Examples of non-invariant yet "useful" properties of mathematical objects
An elliptic curve is said to be in Weierstrass normal form if it is defined by an equation of the form $$ y^2 = x^3 + ax + b $$ for constants $a,b$. This property is not preserved under automorphisms of elliptic curves: in fact every elliptic curve over a field of characteristic not 2 or 3 is isomorphic to an elliptic curve in Weierstrass form. Being in Weierstrass normal form is therefore not an intrinsic property of the elliptic curve itself, but of the presentation of the elliptic curve. The reason that Weierstrass normal forms are useful, despite not being preserved under isomorphism, is that it simplifies some calculations.

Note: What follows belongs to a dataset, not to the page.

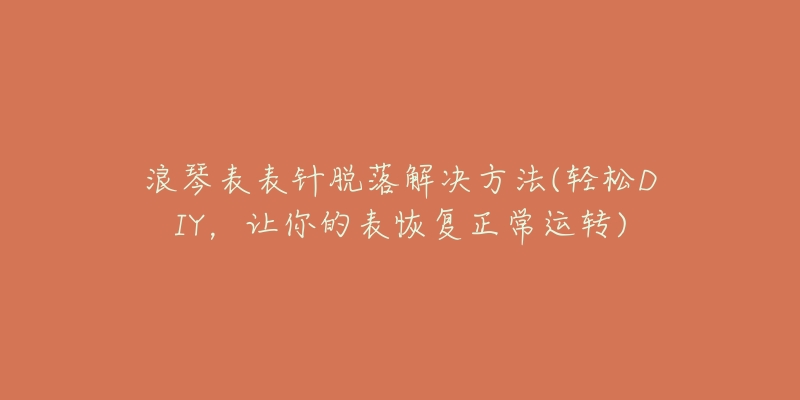 浪琴表表针脱落解决方法(轻松DIY，让你的表恢复正常运转)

Something similar happens for matrices over $\mathbb C$. Every square matrix over $\mathbb C$ is similar to a square matrix in Jordan normal form. Clearly, the property of `being in Jordan normal form' is not preserved under similarities, which is the natural notion of isomorpism for square matrices in most situations. Again, the reason that we are studying the Jordan normal form (and similar decompositions) anyway, is that it helps when doing explicit calculations.
In setting up the categories of Banach spaces (or Hilbert spaces or inner product spaces or normed spaces), we choose to take continuous linear mappings as the morphisms rather than isometric linear mappings. The metric structure is not invariant under this choice for the morphisms, but the resulting categories are far more interesting and useful.